A.M.Slavotinek et al.Nature Genet. 26, 15–16 (2001).

Two recent reports1,2 describing mutations in the gene for McKusick-Kaufman syndrome (MKKS) in patients with the Bardet-Biedl syndrome (BBS) require clarification of the overlap in authors and subjects in those studies. Specimens from three Newfoundland BBS families were studied by both research groups, which independently identified pathogenic MKKS mutations. Consequently, the three families from Newfoundland are reported in both papers. The original and corrected designations3 for the overlapping families and the mutations in these two reports are shown here. Different reference points in the same reference sequence (AF221993) were selected in the reports to number the mutations. Slavotinek et al. chose the 5′ end of this sequence as '1' and Katsanis et al. chose the A of the putative ATG.

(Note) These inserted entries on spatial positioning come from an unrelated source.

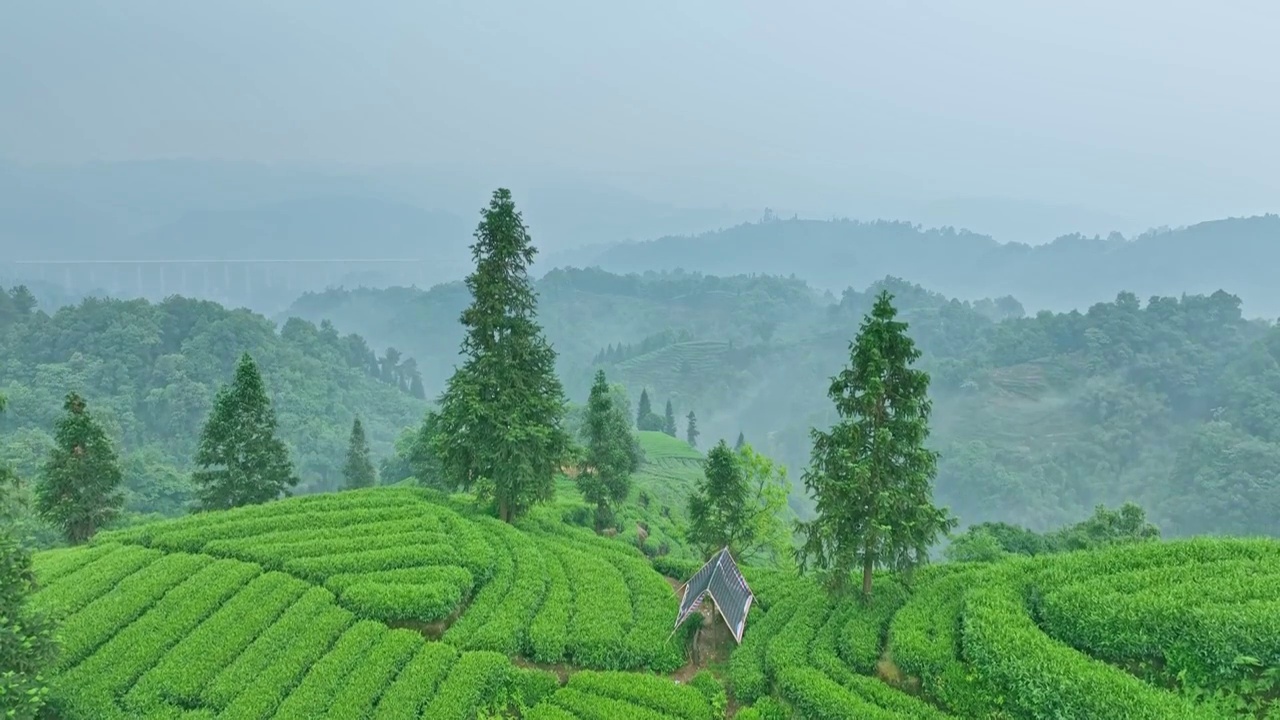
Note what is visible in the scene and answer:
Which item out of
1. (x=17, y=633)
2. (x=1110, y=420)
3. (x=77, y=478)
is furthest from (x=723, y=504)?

The discrepancy in the naming of the first mutation may be attributed to ambiguity in the nomenclature system and the absence of biological data that can resolve that ambiguity. Slavotinek et al. chose to name it as if the mutation was as far 3′ as possible (following rule 5; ref. 3) within the short repeats in this region of the sequence, whereas Katsanis et al. described symmetry of the complex mutation and its potential relevance to the mutational mechanism.

Moreover, according to the nomenclature convention, 1167delT and 280delT should actually be 1168delT and 281delT, respectively, according to the rule cited above, as the normal sequence has thymidines at positions 1167 and 1168 (280 and 281).

This should clarify that the two papers together, describe 8 distinct BBS families instead of 11, including five Newfoundland pedigrees in which three different disease alleles are present.